The debacle at the state’s Department of Environmental Quality (DEQ) continued when District Court Judge Jeffrey Sherlock issued a stay on his April ruling that required the department to permit gravel pits without first doing environmental analysis. The Missoula Independent reports that although this decision swings the pendulum toward environmental protection, Sherlock once again took the DEQ to task concerning its abject failures. The newspaper notes that Sherlock took a hard look at an amendment to the Montana Environmental Policy Act (MEPA) made by the 2003 Legislature that defines MEPA as “procedural” and says that, following the procedures required under MEPA constitutes an “adequate review of state action in order to ensure that environmental attributes are fully considered.” Sherlock said that the Legislature blew it through numerous amendments to the bill which resulted in a law that is “subject to numerous interpretations” and leaves judges with “the ambiguity here in question.” Sherlock gave the DEQ a tongue-lashing, writing that “the DEQ is doggedly refusing to do anything to review the permits. The DEQ has not only violated the Legislature’s mandate…but it has not even bothered to start the environmental assessment process. Further, it has not even extended the time period involved, nor has it issued findings that would allow it to withhold the requested permits…”
Fuel costs have led Lynn Trudeau, co-owner of Loudon-based DeCato Sand and Gravel, to increase its prices for screened topsoil. The firm uses its own trucks and charges $75 for a 15-ton delivery, an increase of $5 from last year. The price for screened loam is $14.50 a ton, a $2-increase from last year. “We haven’t had a lot of flack,” Trudeau said. “They understand fuel costs have gone up.” She also noted that she has kept sand and gravel prices the same as last year.
Frank J. Doherty Jr., president of Stormville-based Red Wing Properties Inc., submitted an opinion piece to the Poughkeepsie Journal regarding his company’s six-year long effort to reopen a former sand and gravel operation in the town of Milan. In the letter, he says that “Gravel mines need to be permitted locally – good quality sand and gravel deposits are not found everywhere. In fact, less than 1 percent of the entire town of Milan has viable gravel deposits.” He also takes the Hudson River Valley Greenway to task for its role in appealing a court decision that would allow the project. He notes that the group uses taxpayer money, including his and that of his employees, to fight a local zoning issue.
Delta Sand and Gravel has asked the state Land Use Board of Appeals to revisit the city of Eugene’s rejection of the proposed expansion of its Santa Clara site. According to The Register Guard, Delta’s attorney, Steve Cornacchia, said that after Eugene Sand and Gravel’s failed, four-year effort to open a greenfield site, it makes more sense to allow the expansion of an existing mine rather than deal with a new operation. He added that without new supply, the company faces closure of its operation in as little as eight years, which would be a heavy blow to the family-owned business, its 100-plus employees, and the local economy. He also noted that the company will argue that the city didn’t take into account its plans to mitigate the effects of mining 72 additional acres by creating buffer zones, reducing noise and dust, and protecting against groundwater seepage.

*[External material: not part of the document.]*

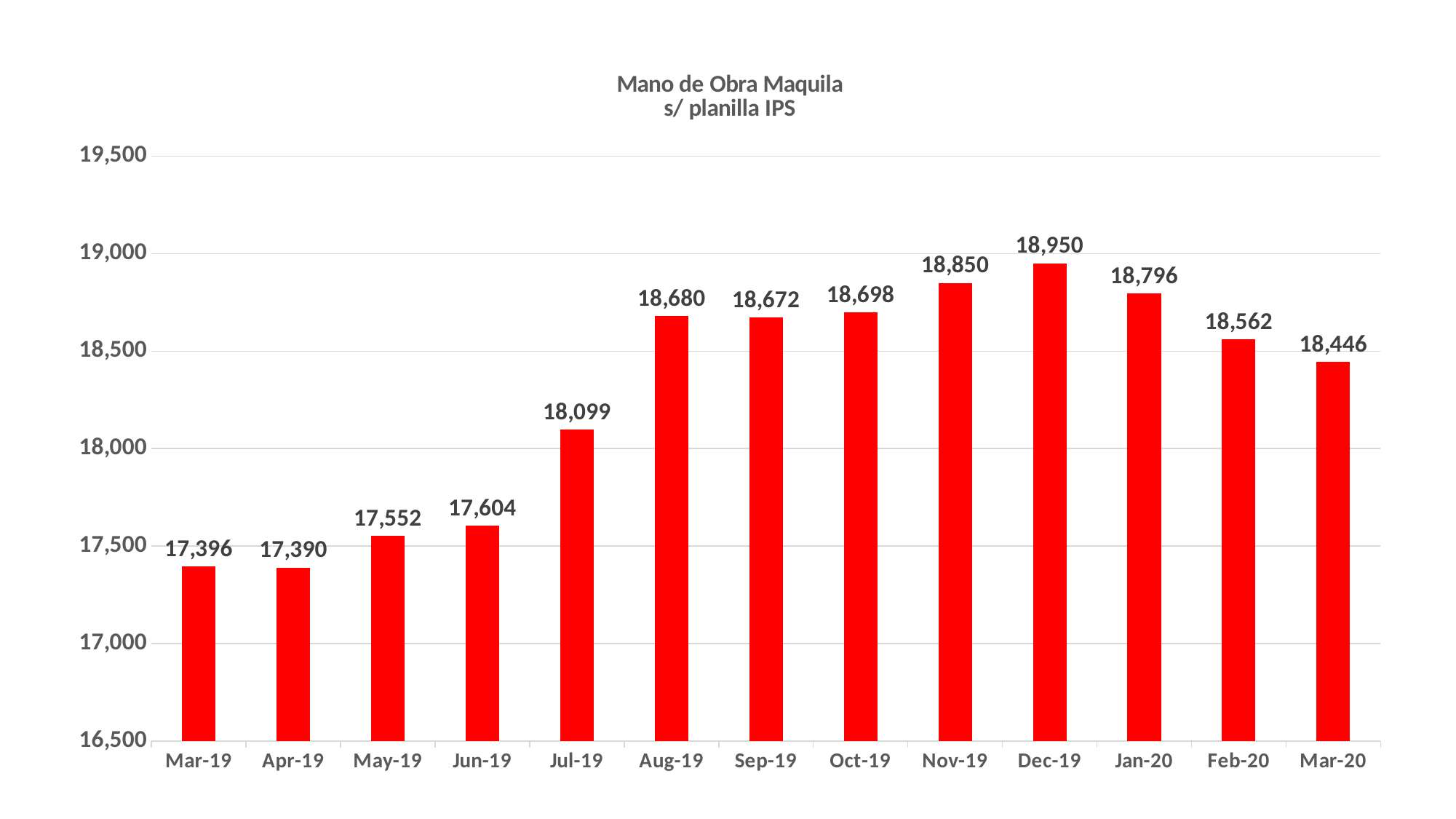
Which is larger, the value for Aug-19 or the value for Sep-19? Aug-19 Which month has the highest value? Dec-19 Is the value for Jun-19 greater or less than 18,000? less What kind of chart is shown? bar chart Do the values rise or fall from Mar-19 to Dec-19? rise What is the difference between the values for Dec-19 and Mar-20? 504 What is the value for Jul-19? 18,099 Which month has the lowest value? Apr-19 How many months are shown on the x axis? 13 What is the value for Mar-19? 17,396 What is the value for Dec-19? 18,950 What is the title of the chart? Mano de Obra Maquila s/ planilla IPS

The Chittenden Superior Court dismissed a challenge filed by Williston residents who disputed the legality of a 1992 agreement between the town and the Chittenden Solid Waste District for a proposed landfill. The Burlington Free Press notes that 37 residents filed suit against both groups saying that the agreement exceeded the legal authority of both entities. Following dismissal of the suit, the only legal hurdle that remains is the recalculation of payments, valued at $4 million in 2000, to the land’s owner, Hinesburg Sand and Gravel.
Eastern View High School students will get a chance to continue a long-lasting custom initiated by their predecessors at their former high school. The Culpeper Star-Exponent reports that Luck Stone’s Culpeper quarry delivered an 8-ton rock that seniors will use as a canvas to paint their class’ graduating year, decorative logos, and spirits slogans. The rock is located near a small bridge between the newly built high school and athletic field. A high school senior contacted the company’s headquarters in hopes of getting a stone donated. Luck Stone Plant Manager Terry Jarrells and Leadman Ted Robson donated the rocks, while Matt James, a superintendent at Samuel James Construction, delivered them at no charge.